Edmonton Journal

Romania to take bear census

- NICK SQUIRES

ROME • Romania is to deploy hundreds of DNA experts in an ambitious plan to count its bear population, the largest in Europe, after a rise in attacks on people.

Officials estimate that there are 6,000 bears in the Eastern European country but hunters claim there could be double that number.

To establish the exact figure, 400 experts and volunteers will fan out across mountains and forests, taking samples of droppings and hair for DNA analysis.

The census is expected to provide more reliable results than previous efforts which relied on counting tracks left in snow and mud.

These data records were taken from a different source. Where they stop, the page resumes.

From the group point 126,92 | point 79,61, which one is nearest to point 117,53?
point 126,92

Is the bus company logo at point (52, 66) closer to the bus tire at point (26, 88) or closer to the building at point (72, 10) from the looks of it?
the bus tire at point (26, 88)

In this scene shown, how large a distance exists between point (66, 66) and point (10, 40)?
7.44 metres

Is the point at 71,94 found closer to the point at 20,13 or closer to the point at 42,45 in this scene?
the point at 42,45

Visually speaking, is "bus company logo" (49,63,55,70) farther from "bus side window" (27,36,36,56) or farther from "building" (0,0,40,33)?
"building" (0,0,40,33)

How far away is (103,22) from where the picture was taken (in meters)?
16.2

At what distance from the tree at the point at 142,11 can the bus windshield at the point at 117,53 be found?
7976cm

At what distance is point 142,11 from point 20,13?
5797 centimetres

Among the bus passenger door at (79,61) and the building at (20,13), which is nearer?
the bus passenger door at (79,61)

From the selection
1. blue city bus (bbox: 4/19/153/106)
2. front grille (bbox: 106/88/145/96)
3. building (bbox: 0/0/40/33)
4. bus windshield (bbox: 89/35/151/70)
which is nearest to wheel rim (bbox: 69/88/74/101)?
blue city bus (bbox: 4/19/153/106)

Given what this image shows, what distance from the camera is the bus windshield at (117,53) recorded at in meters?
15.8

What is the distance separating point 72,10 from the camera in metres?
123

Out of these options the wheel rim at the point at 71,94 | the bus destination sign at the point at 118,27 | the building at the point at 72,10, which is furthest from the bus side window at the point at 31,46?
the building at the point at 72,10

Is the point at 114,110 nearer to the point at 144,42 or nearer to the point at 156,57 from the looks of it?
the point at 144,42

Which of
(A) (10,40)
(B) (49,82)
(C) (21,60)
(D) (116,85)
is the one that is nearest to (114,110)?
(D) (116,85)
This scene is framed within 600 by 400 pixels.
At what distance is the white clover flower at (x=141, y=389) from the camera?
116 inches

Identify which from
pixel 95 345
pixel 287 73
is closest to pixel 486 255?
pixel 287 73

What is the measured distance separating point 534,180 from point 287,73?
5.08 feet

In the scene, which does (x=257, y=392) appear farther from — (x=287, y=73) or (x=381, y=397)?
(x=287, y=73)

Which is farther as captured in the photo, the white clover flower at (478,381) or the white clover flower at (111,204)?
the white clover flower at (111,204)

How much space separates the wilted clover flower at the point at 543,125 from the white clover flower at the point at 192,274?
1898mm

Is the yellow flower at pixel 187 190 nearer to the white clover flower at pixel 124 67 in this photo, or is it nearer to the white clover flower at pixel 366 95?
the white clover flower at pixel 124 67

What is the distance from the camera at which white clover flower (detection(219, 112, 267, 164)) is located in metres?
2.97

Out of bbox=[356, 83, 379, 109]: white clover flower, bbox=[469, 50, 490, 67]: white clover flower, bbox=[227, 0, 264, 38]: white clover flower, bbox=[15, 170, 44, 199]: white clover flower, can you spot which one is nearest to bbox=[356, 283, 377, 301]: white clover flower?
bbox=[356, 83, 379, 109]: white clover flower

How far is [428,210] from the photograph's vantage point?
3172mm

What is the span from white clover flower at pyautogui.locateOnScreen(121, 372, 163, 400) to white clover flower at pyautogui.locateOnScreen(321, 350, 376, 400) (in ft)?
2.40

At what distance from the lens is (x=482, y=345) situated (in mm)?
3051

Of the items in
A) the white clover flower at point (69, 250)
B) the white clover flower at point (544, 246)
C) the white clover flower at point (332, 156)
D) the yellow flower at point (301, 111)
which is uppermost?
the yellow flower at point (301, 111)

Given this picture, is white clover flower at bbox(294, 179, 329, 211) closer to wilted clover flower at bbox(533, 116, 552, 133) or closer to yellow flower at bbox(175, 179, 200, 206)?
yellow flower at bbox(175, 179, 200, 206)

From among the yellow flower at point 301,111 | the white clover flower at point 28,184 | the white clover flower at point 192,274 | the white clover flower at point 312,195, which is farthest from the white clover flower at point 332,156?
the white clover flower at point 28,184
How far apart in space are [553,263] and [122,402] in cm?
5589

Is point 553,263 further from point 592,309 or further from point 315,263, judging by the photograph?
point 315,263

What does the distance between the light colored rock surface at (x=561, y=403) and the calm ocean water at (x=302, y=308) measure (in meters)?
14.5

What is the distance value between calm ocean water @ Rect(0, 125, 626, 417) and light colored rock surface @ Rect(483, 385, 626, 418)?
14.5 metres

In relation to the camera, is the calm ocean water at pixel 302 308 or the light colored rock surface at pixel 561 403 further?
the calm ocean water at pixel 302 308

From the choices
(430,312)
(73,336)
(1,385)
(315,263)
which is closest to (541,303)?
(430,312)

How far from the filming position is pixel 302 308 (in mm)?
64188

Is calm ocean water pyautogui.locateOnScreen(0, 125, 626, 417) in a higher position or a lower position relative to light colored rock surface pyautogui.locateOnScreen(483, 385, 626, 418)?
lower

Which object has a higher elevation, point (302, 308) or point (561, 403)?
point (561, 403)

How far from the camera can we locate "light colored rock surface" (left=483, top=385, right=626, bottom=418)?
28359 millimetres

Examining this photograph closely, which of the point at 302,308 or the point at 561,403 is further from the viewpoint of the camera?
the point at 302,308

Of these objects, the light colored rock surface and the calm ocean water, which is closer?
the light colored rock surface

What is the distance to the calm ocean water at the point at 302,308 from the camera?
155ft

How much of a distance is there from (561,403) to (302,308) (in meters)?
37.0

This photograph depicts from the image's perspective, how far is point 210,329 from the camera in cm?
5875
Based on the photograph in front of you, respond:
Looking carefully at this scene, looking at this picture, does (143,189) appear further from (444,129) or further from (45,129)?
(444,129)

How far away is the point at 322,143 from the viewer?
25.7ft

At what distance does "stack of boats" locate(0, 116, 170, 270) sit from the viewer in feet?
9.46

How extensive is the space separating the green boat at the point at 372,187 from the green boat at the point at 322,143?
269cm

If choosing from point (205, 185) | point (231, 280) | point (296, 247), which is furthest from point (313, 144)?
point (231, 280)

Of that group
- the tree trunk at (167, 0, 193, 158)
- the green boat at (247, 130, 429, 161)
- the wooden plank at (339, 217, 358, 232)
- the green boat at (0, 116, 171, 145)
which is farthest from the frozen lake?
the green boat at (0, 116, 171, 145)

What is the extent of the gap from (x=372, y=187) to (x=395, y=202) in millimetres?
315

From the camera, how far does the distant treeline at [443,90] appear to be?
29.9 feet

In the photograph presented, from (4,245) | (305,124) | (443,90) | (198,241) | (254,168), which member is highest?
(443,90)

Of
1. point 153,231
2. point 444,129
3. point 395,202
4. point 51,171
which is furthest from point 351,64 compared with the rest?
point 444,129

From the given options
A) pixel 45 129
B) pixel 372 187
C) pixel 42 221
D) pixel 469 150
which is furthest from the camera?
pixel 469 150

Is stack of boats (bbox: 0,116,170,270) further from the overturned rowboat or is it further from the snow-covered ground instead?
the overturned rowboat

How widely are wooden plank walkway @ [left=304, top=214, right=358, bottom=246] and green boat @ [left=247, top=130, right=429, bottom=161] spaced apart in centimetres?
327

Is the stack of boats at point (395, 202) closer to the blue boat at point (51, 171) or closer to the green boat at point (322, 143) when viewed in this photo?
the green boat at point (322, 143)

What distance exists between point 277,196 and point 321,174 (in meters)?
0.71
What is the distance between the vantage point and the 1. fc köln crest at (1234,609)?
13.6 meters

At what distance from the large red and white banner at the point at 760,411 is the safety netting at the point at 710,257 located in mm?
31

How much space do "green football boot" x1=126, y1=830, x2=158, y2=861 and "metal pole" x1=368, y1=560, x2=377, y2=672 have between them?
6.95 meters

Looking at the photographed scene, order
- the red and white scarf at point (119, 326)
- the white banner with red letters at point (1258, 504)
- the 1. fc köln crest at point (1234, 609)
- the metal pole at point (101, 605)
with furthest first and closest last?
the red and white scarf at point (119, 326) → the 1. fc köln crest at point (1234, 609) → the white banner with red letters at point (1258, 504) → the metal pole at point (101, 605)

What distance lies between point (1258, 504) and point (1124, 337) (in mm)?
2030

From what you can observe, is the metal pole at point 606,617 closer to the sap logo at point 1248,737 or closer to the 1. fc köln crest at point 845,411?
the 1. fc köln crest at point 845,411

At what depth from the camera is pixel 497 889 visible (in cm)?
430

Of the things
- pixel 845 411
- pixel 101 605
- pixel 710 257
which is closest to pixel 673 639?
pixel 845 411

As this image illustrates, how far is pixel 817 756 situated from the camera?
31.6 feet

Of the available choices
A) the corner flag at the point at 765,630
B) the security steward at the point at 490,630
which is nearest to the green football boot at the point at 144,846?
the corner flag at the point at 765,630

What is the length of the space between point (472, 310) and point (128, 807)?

Conservati­onists say the problem is not the number of bears but the fact that many of the animals associate towns and villages with easy sources of food.

The groups worry that if the census shows that the bear population is greater than 6,000, it will strengthen the hunting lobby's argument that more bears should be culled.

Trophy hunting of bears in Romania has been banned since 2016 but environmen­talists say that a loophole, through which “problem” bears can be shot, is being abused.

The issue came to worldwide attention earlier this year when a prince from Liechtenst­ein was issued with a permit to shoot a “nuisance” female bear but instead killed a male bear called Arthur, believed to be the largest in Romania and probably in the EU.

Prince Emanuel von und zu Liechtenst­ein shot the bear during a hunting expedition in the Carpathian­s in March.

There have been around 100 attacks by bears on humans in Romania in the past three years. Last month, a bear killed one shepherd and seriously injured another in Transylvan­ia. “The situation has become untenable,” Marton-csaba Bacs, the mayor of Bixad village in central Romania, told Agence Francepres­se.

“Every day, bears ransack orchards and attack sheep. They even entered the courtyard of the clinic. The villagers are frightened.”

Cristian Papp, from WWF Romania, said it was human behaviour that had created nuisance bears. “The problem is not too many bears but the fact that we have more and more bears that are accustomed to the presence of humans and associate humans with food availabili­ty,” he said.

Hunters consistent­ly overestima­ted the number of bears, he added. “They may say, `well in my area there are 60 bears,' but bears move around a lot.

“We had one bear with a tracking collar which crossed 80 hunting management units in one month, so in theory it could have been counted 80 times.”